DAVA : Taraflar arasındaki ayıplı aracın misliyle değiştirilmesi ve maddi tazminat davasının yapılan yargılaması sonunda ilamda yazılı nedenlerden dolayı davanın kısmen kabulüne, kısmen reddine yönelik olarak verilen hükümün süresi içinde davalı vekilince duruşmasız, davacı vekilince de hernekadar duruşmalı olarak temyiz edilmiş ise de, miktar itibariyle bu isteğin reddiyle incelemenin evrak üzerinde yapılmasına karar verildikten sonra dosya incelendi, gereği konuşulup düşünüldü:
KARAR : Davacı vekili, müvekkilinin davalı F…Şirketi tarafından imal ve ithal edilen minibüsü diğer davalıdan satın aldığını ve okul servisi işinde kullandığını, bir süre sonra aracın motorundan ve diferansiyelinden ses gelmeye başladığını, servis bakımında aracın bir kısım parçalarının garanti kapsamında değiştirildiğini, şikayetlerinin devam etmesi üzerine değişik tarihlerde 9 kez servise götürüldüğünü ve her seferinde araçta parça değişimi ve bakım yapıldığını, bu arızalar sebebiyle davacının çalıştığı şirketten uyarı aldığını ve yapılamayan servislerin bedeli olarak 1.125.-TL.nin hakedişinden kesildiğini belirterek davacının araç için ödediği 47.986.58.-TL.nin faiziyle tahsilini, kabul edilmediği takdirde aracın yenisi ile değiştirilmesini ve davacının hakedişinden kesilen 1.125.-TL.nin faiziyle birlikte davalılardan müteselsilen tahsilini talep ve dava etmiş, yargılama aşamasında ise araç bedelinin tahsili talebinden vazgeçerek aracın öncelikle misliyle değiştirilmesini, bu mümkün olmadığı takdirde bedelinin tahsilini talep ve dava etmiştir.

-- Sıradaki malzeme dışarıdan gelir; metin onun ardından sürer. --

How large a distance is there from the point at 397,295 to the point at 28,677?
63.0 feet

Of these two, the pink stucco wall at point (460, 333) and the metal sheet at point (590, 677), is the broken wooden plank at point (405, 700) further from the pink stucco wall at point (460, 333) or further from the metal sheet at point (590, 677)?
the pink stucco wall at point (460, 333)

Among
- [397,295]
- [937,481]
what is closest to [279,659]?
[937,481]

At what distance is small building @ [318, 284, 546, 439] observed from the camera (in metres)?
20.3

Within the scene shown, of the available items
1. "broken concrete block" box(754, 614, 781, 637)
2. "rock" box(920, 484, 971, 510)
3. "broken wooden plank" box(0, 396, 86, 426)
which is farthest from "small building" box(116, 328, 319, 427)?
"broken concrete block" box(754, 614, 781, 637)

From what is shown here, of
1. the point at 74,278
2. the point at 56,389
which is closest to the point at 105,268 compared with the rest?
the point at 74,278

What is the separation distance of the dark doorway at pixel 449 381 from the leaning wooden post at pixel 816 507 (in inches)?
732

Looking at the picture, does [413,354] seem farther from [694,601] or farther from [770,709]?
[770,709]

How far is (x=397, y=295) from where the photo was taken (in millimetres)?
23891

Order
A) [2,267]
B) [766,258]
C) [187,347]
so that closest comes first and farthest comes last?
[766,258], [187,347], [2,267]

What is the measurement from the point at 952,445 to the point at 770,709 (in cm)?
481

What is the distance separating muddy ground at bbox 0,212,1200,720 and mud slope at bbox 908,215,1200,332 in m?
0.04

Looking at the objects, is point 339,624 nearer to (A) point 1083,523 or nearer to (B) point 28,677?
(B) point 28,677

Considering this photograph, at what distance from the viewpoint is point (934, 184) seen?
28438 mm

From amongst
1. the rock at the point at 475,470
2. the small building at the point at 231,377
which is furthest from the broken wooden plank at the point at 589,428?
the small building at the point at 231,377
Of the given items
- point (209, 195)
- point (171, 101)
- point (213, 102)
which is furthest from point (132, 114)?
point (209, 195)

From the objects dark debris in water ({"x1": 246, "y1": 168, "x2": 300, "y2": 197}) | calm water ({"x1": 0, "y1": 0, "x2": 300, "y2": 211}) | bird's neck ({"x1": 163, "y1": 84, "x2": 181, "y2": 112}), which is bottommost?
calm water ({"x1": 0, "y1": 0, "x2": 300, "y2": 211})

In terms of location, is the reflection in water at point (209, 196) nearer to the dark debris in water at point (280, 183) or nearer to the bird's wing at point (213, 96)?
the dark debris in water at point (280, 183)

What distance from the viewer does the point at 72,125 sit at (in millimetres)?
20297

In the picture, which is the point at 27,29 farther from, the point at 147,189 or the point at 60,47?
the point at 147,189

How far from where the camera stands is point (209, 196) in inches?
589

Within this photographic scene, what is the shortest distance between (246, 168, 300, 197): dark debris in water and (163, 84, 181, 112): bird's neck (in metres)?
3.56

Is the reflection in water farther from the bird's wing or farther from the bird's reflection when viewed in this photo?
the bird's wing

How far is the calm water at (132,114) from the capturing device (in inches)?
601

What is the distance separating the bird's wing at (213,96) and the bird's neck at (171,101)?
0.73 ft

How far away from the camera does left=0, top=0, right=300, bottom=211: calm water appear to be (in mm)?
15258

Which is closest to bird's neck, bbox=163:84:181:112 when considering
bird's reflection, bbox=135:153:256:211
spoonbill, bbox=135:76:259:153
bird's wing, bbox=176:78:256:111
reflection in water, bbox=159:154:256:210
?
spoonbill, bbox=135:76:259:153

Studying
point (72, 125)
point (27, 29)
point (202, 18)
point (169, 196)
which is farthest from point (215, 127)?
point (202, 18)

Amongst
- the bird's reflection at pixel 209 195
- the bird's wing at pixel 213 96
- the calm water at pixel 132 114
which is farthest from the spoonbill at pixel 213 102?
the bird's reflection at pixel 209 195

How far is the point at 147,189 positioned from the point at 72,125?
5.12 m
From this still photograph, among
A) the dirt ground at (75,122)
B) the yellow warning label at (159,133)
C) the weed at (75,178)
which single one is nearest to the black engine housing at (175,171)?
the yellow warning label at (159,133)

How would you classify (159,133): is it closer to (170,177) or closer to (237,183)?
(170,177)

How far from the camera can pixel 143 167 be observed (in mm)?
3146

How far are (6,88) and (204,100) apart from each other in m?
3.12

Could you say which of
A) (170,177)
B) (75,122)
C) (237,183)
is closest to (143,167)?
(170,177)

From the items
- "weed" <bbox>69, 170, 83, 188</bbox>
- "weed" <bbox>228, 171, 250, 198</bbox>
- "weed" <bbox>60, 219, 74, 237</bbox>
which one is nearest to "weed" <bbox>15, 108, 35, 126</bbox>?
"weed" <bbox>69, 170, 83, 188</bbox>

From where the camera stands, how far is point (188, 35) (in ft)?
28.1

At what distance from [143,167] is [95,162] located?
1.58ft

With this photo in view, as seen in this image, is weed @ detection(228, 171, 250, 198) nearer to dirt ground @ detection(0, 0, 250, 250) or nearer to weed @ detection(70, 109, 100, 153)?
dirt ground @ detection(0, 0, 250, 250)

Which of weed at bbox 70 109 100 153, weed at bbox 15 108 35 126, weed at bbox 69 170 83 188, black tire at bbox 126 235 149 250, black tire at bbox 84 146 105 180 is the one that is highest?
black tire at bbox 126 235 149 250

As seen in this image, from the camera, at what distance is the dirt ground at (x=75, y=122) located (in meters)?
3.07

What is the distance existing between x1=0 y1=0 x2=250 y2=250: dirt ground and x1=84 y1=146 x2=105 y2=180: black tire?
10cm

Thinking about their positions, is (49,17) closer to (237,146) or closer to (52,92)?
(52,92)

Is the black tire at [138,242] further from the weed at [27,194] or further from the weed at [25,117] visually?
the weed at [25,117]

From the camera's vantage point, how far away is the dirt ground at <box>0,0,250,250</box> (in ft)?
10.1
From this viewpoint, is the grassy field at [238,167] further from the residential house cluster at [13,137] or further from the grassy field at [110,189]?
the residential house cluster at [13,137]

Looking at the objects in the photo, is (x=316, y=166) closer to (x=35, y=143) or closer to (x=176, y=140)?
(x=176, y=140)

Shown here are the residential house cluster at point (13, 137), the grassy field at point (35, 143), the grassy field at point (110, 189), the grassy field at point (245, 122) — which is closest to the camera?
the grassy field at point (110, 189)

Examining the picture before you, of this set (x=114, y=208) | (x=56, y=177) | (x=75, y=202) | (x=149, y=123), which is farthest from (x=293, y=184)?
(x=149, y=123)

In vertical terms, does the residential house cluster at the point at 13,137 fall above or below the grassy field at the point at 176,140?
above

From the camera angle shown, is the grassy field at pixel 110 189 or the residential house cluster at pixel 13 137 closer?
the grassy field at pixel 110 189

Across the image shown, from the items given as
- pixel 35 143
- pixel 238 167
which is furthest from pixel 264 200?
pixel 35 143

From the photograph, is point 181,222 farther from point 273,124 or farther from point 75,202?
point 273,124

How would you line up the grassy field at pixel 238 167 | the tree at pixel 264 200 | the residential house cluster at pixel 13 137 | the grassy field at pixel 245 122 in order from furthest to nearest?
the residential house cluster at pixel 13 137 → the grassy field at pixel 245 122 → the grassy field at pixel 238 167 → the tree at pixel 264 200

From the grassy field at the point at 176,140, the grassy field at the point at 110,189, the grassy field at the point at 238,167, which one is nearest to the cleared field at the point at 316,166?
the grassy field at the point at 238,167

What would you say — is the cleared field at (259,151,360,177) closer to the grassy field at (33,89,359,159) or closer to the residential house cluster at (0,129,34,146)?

Davalılar vekili, aracın davalı T.. Oto Şirketinden satın alınması sebebiyle diğer davalıya husumet yöneltilemeyeceğini, araçta üretimden kaynaklanan bir ayıbın bulunmadığını, davanın zamanaşımına uğradığını savunarak reddini istemiştir.
Mahkemece, davalı F…Şirketinin davaya konu aracın imalatçısı ve ithalatçısı olduğu ve şirketin garanti sorumluluğu bulunduğu, aracın satış tarihinden sonra 6 ay içinde 36 kere arızalandığı, arızaların garanti kapsamında parça değişikliği de yapılarak giderilmeye çalışılmasına rağmen keşif sırasında bile aracın diferansiyelinde arızanın devam ettiği, araçtaki bu arızalı duruma davacının tahammül etmesinin kendisinden beklenemeyeceği, davacının basiretli bir işadamı olarak davaya konu araçtaki arızaya göre gerekli tedbirleri alması gerektiği, davacının bu zararından davalıların sorumlu tutulamayacağı gerekçesiyle davanın kısmen kabulüne, davaya konu minibüsün davalılar tarafından ayıptan ari ve kullanılmamış misliyle değiştirilmesine, davacının maddi tazminata yönelik fazlaya ilişkin talebinin reddine, hükümün icrası sırasında davaya konu aracın misli bulunmazsa İ.İ.K.nun 25/4-5. maddesi gereğince işlem yapılmasına karar verilmiş, hüküm taraf vekillerince temyiz edilmiştir.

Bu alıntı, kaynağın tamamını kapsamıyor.